Although the present study does not clarify the direct causal relationship between the enhanced mitochondrial activity and low developmental competence of bovine oocytes, the present results suggest that enhanced mitochondrial activity may be one of the reasons for low developmental competence of bovine oocytes after an extended duration of IVM culture. High-polarized mitochondria in oocytes are associated with elevated levels of ATP generation [46]. Tamassia et al. [21] indicated that the ATP content in ovum pick up (OPU)-derived oocytes did not increase during IVM culture but that the ATP content in abattoir-derived oocytes did increase. Also, it has been reported that OPU-derived bovine oocytes retained high developmental competence during longer periods of IVM culture than abattoir-derived oocytes [22]. These previous reports indicate that OPU-derived oocytes can control mitochondrial activity and that this ability contributes to maintaining high developmental competence during long periods. In the present study, blastocysts derived from oocytes subjected to 30–34 h of IVM culture had a similar number of cells to those derived from oocytes subjected to 22 h of IVM culture. This suggests that some oocytes subjected to more than 30 h of IVM maintain their developmental competence. In future studies, we should examine the mechanisms of maintenance of mitochondrial activity in in vitro-matured bovine oocytes and the relationship between mitochondrial activity and developmental competence in detail.

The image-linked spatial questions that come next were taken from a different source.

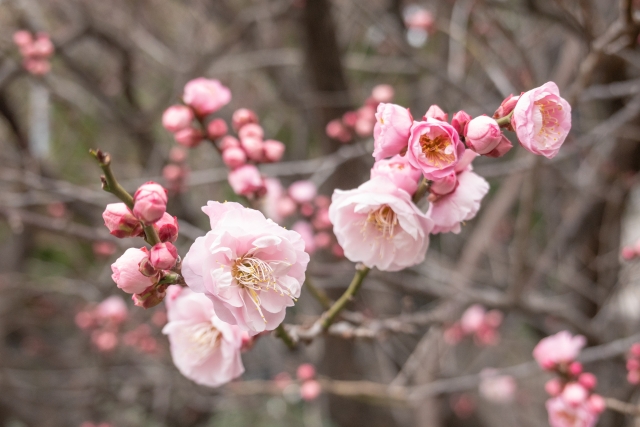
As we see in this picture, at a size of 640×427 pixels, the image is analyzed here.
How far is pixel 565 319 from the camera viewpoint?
216 centimetres

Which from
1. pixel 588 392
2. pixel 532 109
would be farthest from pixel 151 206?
pixel 588 392

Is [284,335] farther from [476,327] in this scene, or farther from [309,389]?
[476,327]

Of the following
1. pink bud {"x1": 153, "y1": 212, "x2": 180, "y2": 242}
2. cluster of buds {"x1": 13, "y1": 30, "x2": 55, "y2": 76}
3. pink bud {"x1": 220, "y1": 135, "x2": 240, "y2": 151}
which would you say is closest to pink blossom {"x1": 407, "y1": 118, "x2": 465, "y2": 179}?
pink bud {"x1": 153, "y1": 212, "x2": 180, "y2": 242}

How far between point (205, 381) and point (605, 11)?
131 inches

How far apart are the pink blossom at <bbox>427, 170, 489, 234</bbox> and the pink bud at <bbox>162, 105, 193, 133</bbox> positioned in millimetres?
688

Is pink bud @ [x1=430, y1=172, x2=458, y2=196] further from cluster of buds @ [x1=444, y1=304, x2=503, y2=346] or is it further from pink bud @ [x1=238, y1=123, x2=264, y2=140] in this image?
cluster of buds @ [x1=444, y1=304, x2=503, y2=346]

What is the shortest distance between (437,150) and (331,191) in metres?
2.30

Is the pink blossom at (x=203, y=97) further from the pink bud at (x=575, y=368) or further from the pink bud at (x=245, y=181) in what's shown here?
the pink bud at (x=575, y=368)

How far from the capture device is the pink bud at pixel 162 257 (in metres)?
0.65

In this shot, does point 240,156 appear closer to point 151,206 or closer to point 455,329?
point 151,206

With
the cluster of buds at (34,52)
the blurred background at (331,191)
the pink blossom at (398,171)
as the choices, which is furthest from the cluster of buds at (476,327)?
the cluster of buds at (34,52)

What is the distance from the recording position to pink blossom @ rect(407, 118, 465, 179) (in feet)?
2.20

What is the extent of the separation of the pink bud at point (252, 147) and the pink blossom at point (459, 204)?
0.55 metres

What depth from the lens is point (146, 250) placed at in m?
0.71
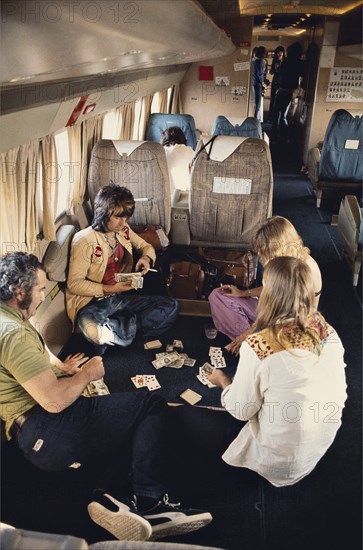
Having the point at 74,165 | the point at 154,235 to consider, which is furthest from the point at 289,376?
the point at 74,165

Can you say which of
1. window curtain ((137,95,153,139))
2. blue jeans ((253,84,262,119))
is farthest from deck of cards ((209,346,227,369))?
blue jeans ((253,84,262,119))

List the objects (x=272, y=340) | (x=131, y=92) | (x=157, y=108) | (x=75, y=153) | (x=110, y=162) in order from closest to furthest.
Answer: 1. (x=272, y=340)
2. (x=110, y=162)
3. (x=75, y=153)
4. (x=131, y=92)
5. (x=157, y=108)

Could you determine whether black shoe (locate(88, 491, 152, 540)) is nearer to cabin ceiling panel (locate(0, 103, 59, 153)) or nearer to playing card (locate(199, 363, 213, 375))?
playing card (locate(199, 363, 213, 375))

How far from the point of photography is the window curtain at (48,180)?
392 centimetres

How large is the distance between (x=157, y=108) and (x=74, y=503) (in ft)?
24.4

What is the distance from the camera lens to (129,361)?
13.3 ft

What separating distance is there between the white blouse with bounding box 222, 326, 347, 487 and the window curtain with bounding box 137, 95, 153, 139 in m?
6.04

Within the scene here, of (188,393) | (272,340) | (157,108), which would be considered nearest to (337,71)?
(157,108)

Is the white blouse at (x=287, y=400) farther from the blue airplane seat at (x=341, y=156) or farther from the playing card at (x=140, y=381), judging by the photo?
the blue airplane seat at (x=341, y=156)

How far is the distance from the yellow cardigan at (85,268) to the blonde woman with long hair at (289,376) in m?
1.77

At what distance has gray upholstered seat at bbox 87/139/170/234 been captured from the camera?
173 inches

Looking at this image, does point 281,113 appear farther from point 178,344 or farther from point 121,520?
point 121,520

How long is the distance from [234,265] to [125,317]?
1211 mm

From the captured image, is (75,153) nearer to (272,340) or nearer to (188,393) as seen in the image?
(188,393)
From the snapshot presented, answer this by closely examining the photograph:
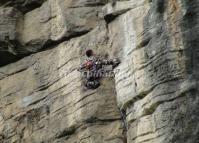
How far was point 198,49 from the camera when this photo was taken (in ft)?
58.4

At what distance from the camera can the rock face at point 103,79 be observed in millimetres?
17953

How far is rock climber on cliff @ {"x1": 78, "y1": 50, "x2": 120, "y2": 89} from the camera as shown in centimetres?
2098

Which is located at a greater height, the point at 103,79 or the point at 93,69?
the point at 93,69

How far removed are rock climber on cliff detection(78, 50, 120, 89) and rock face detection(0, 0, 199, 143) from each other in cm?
25

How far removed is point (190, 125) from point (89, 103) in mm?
4281

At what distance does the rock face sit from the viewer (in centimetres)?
1795

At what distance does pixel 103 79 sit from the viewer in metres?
21.1

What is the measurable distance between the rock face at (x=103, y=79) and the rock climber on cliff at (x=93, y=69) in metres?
0.25

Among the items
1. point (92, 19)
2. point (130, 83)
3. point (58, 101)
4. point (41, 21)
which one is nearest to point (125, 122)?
point (130, 83)

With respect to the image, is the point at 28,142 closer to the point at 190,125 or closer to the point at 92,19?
the point at 92,19

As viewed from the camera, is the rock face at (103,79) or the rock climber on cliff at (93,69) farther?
the rock climber on cliff at (93,69)

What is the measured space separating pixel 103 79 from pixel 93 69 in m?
0.48

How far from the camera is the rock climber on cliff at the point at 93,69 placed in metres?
21.0

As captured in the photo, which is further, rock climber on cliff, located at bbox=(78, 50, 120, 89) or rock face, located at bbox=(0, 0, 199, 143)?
rock climber on cliff, located at bbox=(78, 50, 120, 89)
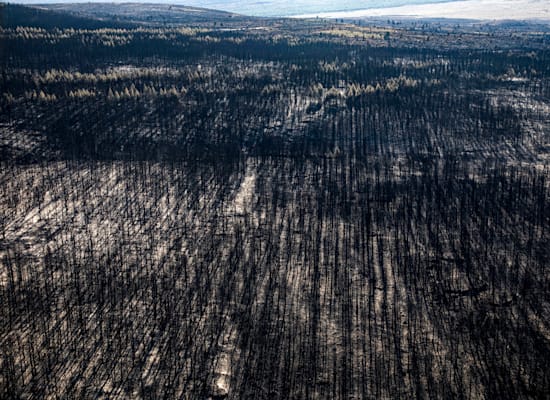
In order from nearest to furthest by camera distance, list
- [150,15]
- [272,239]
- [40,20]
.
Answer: [272,239]
[40,20]
[150,15]

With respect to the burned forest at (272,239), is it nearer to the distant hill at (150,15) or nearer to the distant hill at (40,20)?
the distant hill at (40,20)

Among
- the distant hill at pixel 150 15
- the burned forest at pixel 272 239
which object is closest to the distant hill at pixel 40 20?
the distant hill at pixel 150 15

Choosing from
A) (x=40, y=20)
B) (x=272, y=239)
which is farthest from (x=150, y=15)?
(x=272, y=239)

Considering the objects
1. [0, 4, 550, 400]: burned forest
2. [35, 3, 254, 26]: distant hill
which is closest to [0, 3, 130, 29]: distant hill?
[35, 3, 254, 26]: distant hill

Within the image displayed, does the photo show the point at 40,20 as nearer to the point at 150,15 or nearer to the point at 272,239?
the point at 150,15

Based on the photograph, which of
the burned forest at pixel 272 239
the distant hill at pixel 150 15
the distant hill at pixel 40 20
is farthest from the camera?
the distant hill at pixel 150 15

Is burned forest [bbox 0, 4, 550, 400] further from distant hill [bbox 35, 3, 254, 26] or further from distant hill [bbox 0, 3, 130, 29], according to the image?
distant hill [bbox 35, 3, 254, 26]

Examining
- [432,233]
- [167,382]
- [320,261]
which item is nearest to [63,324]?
[167,382]

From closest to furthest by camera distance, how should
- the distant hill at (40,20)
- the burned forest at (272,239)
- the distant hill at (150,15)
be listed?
the burned forest at (272,239)
the distant hill at (40,20)
the distant hill at (150,15)

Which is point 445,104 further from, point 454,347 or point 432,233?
point 454,347
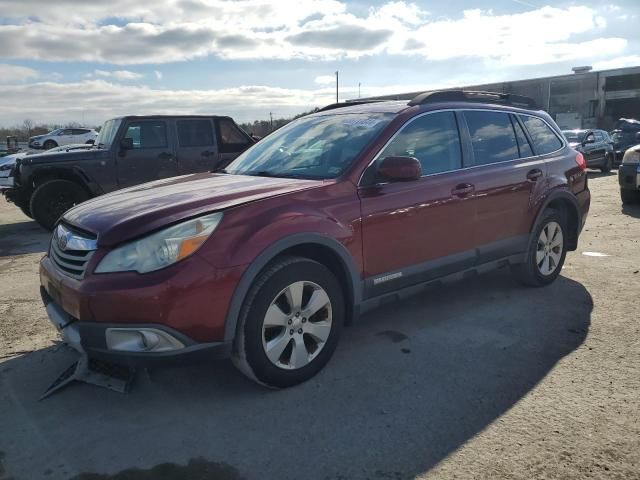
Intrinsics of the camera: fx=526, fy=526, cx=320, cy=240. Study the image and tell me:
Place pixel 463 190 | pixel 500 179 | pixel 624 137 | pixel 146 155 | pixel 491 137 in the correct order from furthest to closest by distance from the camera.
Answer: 1. pixel 624 137
2. pixel 146 155
3. pixel 491 137
4. pixel 500 179
5. pixel 463 190

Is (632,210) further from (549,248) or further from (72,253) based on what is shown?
(72,253)

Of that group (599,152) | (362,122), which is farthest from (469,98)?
(599,152)

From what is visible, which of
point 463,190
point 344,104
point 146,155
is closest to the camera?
point 463,190

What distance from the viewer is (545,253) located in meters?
5.09

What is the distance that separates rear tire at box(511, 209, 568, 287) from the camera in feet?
16.1

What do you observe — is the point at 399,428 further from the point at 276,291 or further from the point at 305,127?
the point at 305,127

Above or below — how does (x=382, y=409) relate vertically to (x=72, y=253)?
below

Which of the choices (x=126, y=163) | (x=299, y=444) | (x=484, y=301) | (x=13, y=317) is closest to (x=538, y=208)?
(x=484, y=301)

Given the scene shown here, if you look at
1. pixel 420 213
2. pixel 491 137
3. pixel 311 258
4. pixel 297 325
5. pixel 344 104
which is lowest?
pixel 297 325

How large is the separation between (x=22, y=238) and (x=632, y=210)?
10639mm

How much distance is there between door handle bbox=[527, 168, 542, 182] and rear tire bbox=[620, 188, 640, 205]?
624cm

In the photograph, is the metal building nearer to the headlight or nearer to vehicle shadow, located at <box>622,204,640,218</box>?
vehicle shadow, located at <box>622,204,640,218</box>

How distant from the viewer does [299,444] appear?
2.69 metres

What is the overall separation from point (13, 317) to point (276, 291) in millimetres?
2888
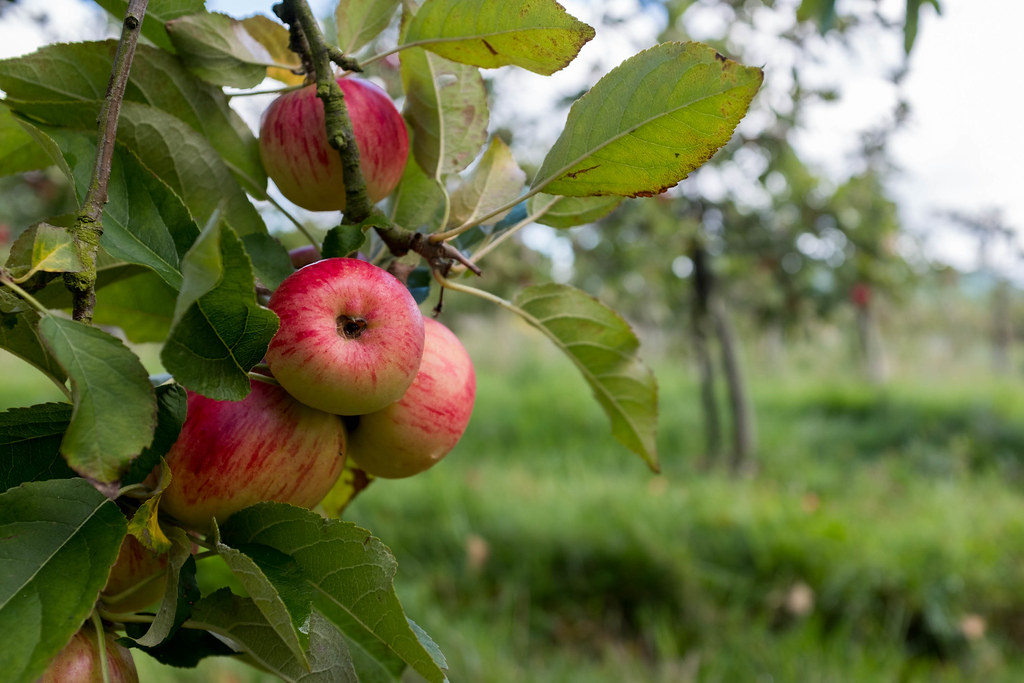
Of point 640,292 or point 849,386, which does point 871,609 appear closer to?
point 640,292

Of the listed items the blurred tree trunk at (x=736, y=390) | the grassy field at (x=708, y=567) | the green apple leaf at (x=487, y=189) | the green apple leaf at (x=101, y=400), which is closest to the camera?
the green apple leaf at (x=101, y=400)

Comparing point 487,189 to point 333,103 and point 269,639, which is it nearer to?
point 333,103

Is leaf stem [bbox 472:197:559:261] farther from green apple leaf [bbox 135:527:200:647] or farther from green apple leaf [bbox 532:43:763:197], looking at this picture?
green apple leaf [bbox 135:527:200:647]

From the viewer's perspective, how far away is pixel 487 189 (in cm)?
45

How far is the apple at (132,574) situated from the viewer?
0.34 m

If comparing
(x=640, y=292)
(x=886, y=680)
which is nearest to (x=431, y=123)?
(x=886, y=680)

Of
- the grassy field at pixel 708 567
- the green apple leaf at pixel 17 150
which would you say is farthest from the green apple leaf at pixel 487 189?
the grassy field at pixel 708 567

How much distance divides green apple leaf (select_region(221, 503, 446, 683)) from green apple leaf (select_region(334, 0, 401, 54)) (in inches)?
9.9

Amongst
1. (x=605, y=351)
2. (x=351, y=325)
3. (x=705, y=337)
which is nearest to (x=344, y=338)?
(x=351, y=325)

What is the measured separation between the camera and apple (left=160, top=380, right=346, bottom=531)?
0.33 metres

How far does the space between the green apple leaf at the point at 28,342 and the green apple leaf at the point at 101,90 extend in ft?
0.38

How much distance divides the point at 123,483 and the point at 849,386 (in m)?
5.42

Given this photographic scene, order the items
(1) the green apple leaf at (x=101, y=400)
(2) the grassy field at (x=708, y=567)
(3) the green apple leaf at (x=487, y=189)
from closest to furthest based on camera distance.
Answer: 1. (1) the green apple leaf at (x=101, y=400)
2. (3) the green apple leaf at (x=487, y=189)
3. (2) the grassy field at (x=708, y=567)

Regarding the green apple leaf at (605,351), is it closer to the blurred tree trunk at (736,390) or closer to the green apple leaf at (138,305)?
the green apple leaf at (138,305)
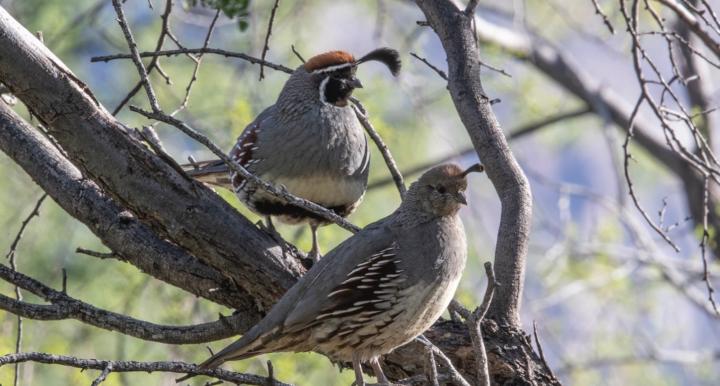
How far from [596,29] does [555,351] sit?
2.37 metres

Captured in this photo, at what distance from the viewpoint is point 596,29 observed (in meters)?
7.39

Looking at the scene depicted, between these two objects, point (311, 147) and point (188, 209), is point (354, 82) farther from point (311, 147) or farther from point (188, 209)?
point (188, 209)

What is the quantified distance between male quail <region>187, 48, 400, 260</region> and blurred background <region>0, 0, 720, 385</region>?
82 cm

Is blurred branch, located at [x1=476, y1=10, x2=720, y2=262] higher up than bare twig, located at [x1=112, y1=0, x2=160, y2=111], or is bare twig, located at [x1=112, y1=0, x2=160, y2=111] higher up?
blurred branch, located at [x1=476, y1=10, x2=720, y2=262]

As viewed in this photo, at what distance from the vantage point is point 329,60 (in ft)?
14.6

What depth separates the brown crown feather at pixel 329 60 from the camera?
444 centimetres

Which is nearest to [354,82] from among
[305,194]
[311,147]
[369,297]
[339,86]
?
[339,86]

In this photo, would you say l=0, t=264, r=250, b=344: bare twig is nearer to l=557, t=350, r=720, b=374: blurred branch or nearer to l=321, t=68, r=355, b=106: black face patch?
l=321, t=68, r=355, b=106: black face patch

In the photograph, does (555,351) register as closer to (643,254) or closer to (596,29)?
(643,254)

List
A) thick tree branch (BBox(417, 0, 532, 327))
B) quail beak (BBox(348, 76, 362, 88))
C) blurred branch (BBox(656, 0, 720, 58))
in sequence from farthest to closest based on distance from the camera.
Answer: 1. quail beak (BBox(348, 76, 362, 88))
2. blurred branch (BBox(656, 0, 720, 58))
3. thick tree branch (BBox(417, 0, 532, 327))

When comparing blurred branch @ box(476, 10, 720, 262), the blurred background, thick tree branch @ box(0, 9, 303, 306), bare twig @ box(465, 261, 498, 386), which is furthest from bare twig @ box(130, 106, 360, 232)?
blurred branch @ box(476, 10, 720, 262)

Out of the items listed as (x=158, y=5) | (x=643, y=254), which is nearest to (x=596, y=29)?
(x=643, y=254)

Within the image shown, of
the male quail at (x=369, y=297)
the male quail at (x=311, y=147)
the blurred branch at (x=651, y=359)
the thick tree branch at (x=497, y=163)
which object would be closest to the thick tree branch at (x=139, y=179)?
the male quail at (x=369, y=297)

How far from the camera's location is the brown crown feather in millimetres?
4441
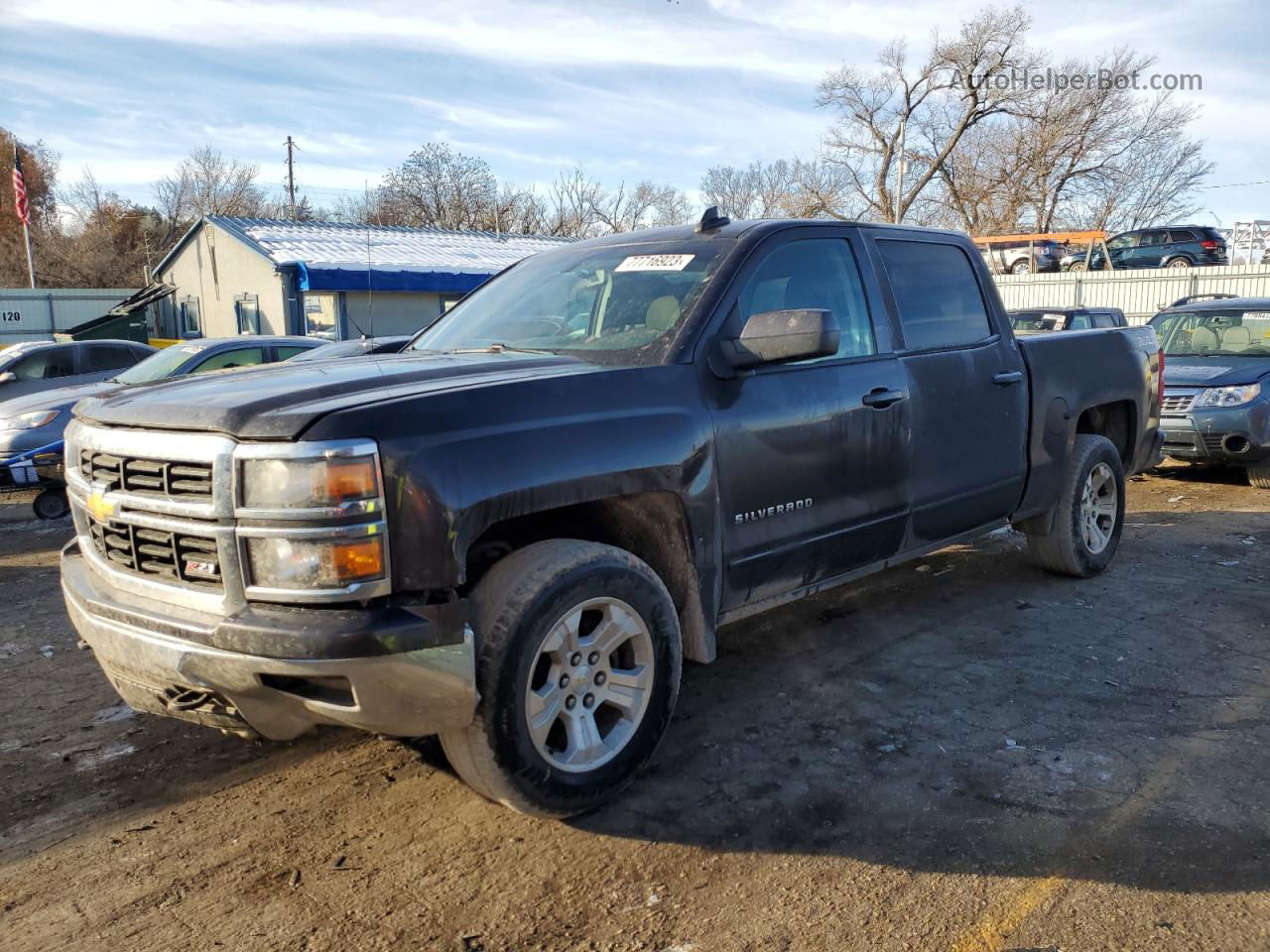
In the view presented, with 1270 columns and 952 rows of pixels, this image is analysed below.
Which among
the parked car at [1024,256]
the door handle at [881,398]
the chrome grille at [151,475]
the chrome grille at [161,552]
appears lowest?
the chrome grille at [161,552]

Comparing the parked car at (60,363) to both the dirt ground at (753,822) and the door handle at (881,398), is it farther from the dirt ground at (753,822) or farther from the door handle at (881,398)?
the door handle at (881,398)

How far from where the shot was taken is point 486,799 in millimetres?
3299

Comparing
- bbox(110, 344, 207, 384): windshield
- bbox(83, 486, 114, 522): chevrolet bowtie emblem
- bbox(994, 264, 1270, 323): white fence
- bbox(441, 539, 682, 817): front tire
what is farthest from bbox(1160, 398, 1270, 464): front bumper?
bbox(994, 264, 1270, 323): white fence

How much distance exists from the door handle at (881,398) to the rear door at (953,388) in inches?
5.1

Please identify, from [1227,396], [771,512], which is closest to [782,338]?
[771,512]

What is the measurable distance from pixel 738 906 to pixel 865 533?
1.83 metres

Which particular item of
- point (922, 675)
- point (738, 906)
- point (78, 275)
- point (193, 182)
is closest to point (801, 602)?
point (922, 675)

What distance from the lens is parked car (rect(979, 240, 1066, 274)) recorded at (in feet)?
100.0

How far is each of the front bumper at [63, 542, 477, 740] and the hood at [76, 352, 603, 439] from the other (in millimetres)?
523

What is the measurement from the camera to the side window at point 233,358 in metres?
9.77

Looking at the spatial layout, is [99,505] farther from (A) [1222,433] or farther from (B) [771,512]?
(A) [1222,433]

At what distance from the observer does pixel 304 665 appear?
100 inches

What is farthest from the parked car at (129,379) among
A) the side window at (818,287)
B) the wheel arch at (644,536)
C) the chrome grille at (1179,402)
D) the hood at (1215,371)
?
the hood at (1215,371)

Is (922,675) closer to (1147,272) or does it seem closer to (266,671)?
(266,671)
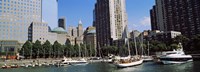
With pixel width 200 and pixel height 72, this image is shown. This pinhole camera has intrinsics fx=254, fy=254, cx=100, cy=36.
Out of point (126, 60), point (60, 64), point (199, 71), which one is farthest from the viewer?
point (60, 64)

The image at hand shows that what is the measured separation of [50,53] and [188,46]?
323 feet

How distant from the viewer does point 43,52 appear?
7195 inches

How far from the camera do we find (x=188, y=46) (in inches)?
6905

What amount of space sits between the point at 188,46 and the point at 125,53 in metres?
45.1

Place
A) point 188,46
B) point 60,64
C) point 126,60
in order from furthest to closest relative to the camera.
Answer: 1. point 188,46
2. point 60,64
3. point 126,60

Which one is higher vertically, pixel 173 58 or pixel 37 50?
pixel 37 50

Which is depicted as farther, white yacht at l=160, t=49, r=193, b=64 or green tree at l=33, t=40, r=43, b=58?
green tree at l=33, t=40, r=43, b=58

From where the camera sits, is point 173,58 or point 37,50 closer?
point 173,58

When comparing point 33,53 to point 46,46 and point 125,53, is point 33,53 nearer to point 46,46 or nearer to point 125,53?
point 46,46

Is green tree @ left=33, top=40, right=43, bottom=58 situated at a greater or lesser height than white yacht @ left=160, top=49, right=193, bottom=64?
greater

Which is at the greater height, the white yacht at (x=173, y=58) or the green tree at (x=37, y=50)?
the green tree at (x=37, y=50)

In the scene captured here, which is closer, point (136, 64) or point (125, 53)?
point (136, 64)

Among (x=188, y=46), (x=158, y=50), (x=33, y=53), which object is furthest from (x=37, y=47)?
(x=188, y=46)

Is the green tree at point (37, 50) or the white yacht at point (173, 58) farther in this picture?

In conclusion, the present study suggests that low developmental competence of bovine oocytes with extended IVM culture is probably not due to low mitochondrial activity or low ATP content but is probable due to high mitochondrial activity at fertilization and localization of high-polarized mitochondria at the periphery of blastomeres during early embryonic development. Enhanced mitochondrial activity seems to have detrimental effects on the developmental competence of bovine oocytes, and this is possibly related to oocyte aging in vitro. Future detailed studies on the relationship between enhanced high mitochondrial activity at fertilization and subsequent embryo development should be conducted.